但一个做了太多缺德事的人,本身就心里有鬼,总会用最大的恶意去揣测对手,自己把自己吓破了胆,之后一直觉得自己吃的用的都是有问题的,精神长期高度紧张,后又逐渐出现幻视幻听,心理问题日益严重,倒是真的不得不吃药了。

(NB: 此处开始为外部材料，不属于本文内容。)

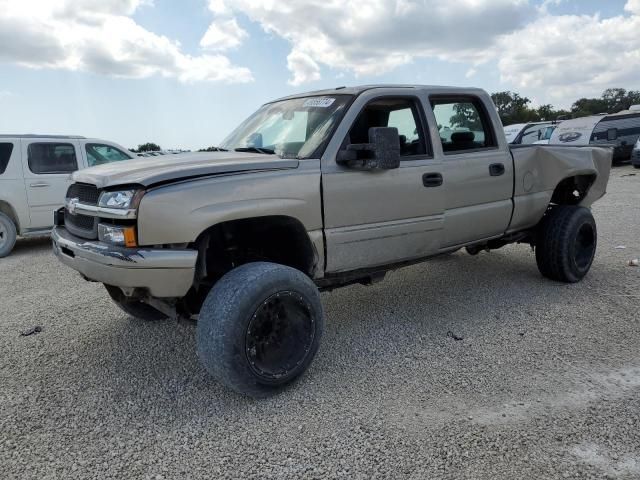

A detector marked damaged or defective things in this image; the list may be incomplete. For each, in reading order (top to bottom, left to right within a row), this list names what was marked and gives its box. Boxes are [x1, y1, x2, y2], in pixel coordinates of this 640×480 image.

damaged front bumper [52, 227, 198, 298]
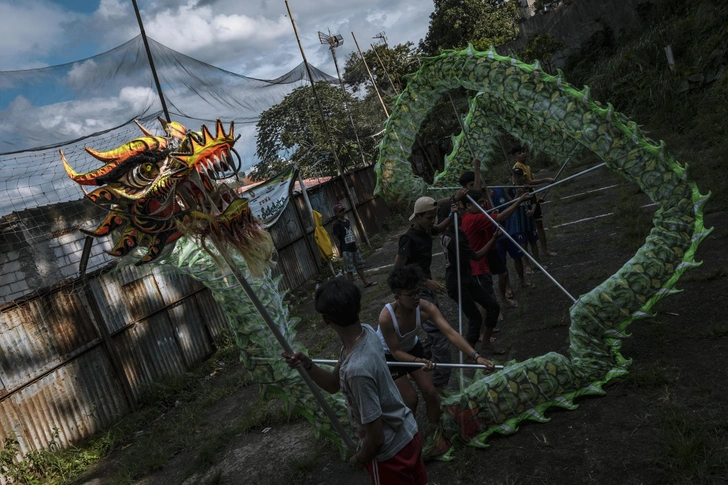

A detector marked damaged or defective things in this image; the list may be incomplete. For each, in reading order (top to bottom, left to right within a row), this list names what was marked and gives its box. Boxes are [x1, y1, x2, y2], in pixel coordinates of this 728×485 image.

rusty metal sheet [6, 344, 131, 454]
rusty metal sheet [111, 312, 186, 398]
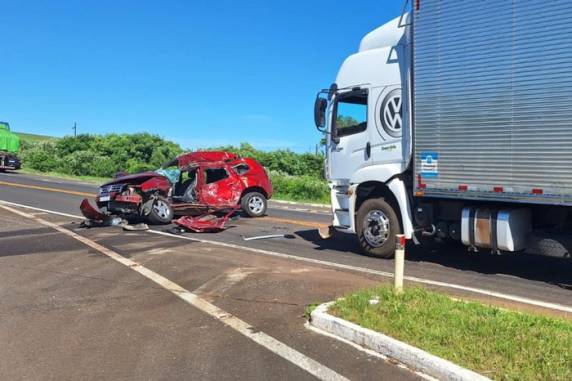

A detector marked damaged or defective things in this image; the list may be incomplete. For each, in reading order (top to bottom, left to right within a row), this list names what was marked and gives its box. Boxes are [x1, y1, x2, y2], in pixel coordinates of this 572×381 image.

destroyed red car [81, 151, 274, 223]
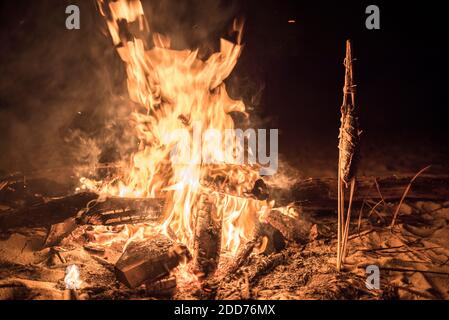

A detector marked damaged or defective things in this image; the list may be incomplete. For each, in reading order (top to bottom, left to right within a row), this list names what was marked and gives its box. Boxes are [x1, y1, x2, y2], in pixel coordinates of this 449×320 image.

burnt wood piece [0, 191, 97, 231]
burnt wood piece [76, 196, 165, 226]
burnt wood piece [272, 175, 448, 210]
burnt wood piece [192, 194, 221, 278]
burnt wood piece [114, 234, 190, 288]
burnt wood piece [145, 276, 177, 296]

这么自我折磨了两年,原先意气风发,高高在上的柏言,现如今用形容枯槁,不成人样来描述一点也不夸张。

这样的柏言,季寒堔两根指头就把他捏跪。

季寒堔居高临下的俯视着跪在面前的柏言,毫不掩饰自己的嫌恶。

柏言早已经被磋磨得失去了傲气,对于季寒堔一点反应也没有(也不敢有),只哀哀的看着临渊,泪流满面的哀求着,“安安,求你了。看在咱们从小一起长大,放过我吧。”

他说着话,又趴下去,伸手去够临渊的鞋尖,卑微到尘埃里的姿态。

临渊脚尖往旁一让,让他够了个空。

这不留情面的模样让柏言心里只剩绝望,伏在地上痛哭失声。